*WORK TO BE COMPLETED*.
Copy word for word, please, the lines of the entries below running from the one containing "Researchers investigated whether" to the one containing "Twenty-four participants performed", both ends included.

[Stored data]
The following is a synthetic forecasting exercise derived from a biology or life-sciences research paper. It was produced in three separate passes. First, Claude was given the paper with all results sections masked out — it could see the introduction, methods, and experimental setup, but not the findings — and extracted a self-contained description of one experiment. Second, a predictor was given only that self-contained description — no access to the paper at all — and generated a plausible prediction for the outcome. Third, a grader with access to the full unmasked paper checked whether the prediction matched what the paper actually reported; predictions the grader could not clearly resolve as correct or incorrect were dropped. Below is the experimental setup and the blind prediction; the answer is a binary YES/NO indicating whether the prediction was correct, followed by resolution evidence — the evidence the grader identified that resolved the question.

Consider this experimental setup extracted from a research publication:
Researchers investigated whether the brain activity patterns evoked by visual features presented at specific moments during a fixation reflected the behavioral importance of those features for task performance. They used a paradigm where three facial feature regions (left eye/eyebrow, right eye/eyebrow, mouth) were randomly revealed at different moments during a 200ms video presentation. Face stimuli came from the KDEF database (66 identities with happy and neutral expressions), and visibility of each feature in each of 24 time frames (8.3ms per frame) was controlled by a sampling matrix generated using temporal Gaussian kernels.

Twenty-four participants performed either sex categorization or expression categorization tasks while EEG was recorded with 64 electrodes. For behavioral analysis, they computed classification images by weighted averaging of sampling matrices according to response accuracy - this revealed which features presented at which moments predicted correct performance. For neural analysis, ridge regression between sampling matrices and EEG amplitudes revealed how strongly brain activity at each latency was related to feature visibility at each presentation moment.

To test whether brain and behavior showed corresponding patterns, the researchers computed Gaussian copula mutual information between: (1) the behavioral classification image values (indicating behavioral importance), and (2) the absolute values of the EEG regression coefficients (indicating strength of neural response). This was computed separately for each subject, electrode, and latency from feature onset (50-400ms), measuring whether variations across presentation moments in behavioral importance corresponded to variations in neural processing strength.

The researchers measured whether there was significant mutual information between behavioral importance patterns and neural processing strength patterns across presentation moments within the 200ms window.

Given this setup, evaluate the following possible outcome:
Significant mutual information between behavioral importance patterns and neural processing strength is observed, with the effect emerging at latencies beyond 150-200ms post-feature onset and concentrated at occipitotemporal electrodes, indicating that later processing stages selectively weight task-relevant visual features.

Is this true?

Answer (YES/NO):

*YOUR SOLUTION*.
Researchers investigated whether the brain activity patterns evoked by visual features presented at specific moments during a fixation reflected the behavioral importance of those features for task performance. They used a paradigm where three facial feature regions (left eye/eyebrow, right eye/eyebrow, mouth) were randomly revealed at different moments during a 200ms video presentation. Face stimuli came from the KDEF database (66 identities with happy and neutral expressions), and visibility of each feature in each of 24 time frames (8.3ms per frame) was controlled by a sampling matrix generated using temporal Gaussian kernels.

Twenty-four participants performed either sex categorization or expression categorization tasks while EEG was recorded with 64 electrodes. For behavioral analysis, they computed classification images by weighted averaging of sampling matrices according to response accuracy - this revealed which features presented at which moments predicted correct performance. For neural analysis, ridge regression between sampling matrices and EEG amplitudes revealed how strongly brain activity at each latency was related to feature visibility at each presentation moment.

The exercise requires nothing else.